Where staff have concerns relating to safety or health dangers at work, where there may be oversight relating to legal obligations, care standards or practices, etc. they should approach a manager and be prepared to document their findings with a signature. If you witness or suspect there is a risk to the safety of people in your care and you consider that there is an immediate risk of harm, you should report your concerns without delay to the appropriate person within your organisation. The Registered Manager will then choose the most appropriate course of action.

In the event of suspected abuse of a vulnerable person, social services will be contacted initially. If the situation warrants, the Registered Manager may approach the police directly. No investigation of alleged abuse will be undertaken by the company without the guidance and approval of the social services department or police.

In relation to health and safety issues or oversights relating to legal obligations, care standards or practices, the Registered Manager will initially investigate within 72 hours. The Registered Manager shall, within the period of 28 days, notify the staff member of the outcome of the investigation.

If the matter is not resolved to the satisfaction of the staff member, the concern should be addressed to the Operations Manager in writing.
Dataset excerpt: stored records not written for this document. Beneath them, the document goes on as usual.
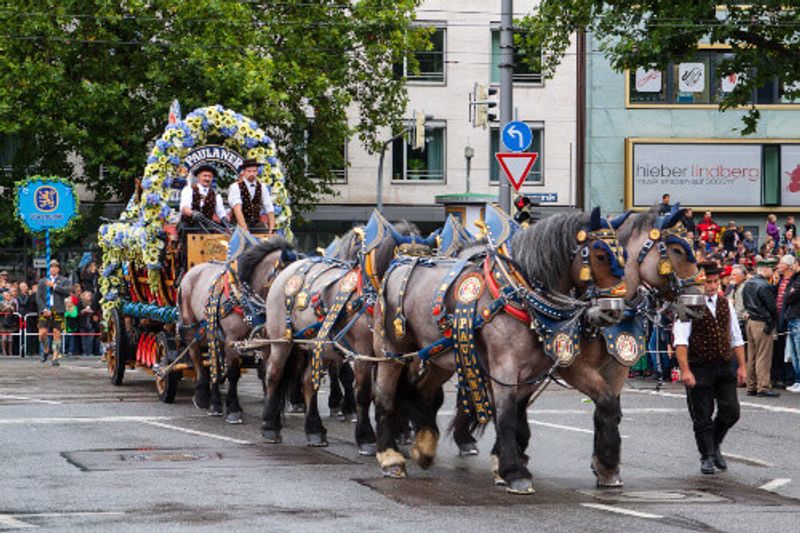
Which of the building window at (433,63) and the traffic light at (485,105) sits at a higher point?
the building window at (433,63)

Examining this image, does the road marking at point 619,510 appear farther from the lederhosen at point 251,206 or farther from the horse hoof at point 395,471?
the lederhosen at point 251,206

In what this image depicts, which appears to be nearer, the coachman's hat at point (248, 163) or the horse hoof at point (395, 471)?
the horse hoof at point (395, 471)

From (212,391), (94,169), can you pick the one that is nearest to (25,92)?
(94,169)

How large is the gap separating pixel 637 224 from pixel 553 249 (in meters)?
0.96

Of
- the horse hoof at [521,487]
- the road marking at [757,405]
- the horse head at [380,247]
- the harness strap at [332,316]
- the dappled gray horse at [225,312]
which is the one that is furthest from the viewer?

In the event that the staff member is not satisfied with the action taken in relation to the concerns raised, these concerns should be directed to the Managing Director of Connaught Resourcing Ltd. Subsequently, if the staff member remains unsatisfied with the action taken or response they have received they are entitled to take the matter to a legal representative, CQC or other government officer. The staff member is not obliged to notify the company should they have good grounds for not having notified the Registered Manager, Operations Manager or the Managing Director of Occupational Personnel Services Ltd first.

Conversely, if you are complaining about how you personally have been treated at work (such as conditions of employment) and are seeking resolution for yourself. In these circumstances, you should follow the company grievance procedure.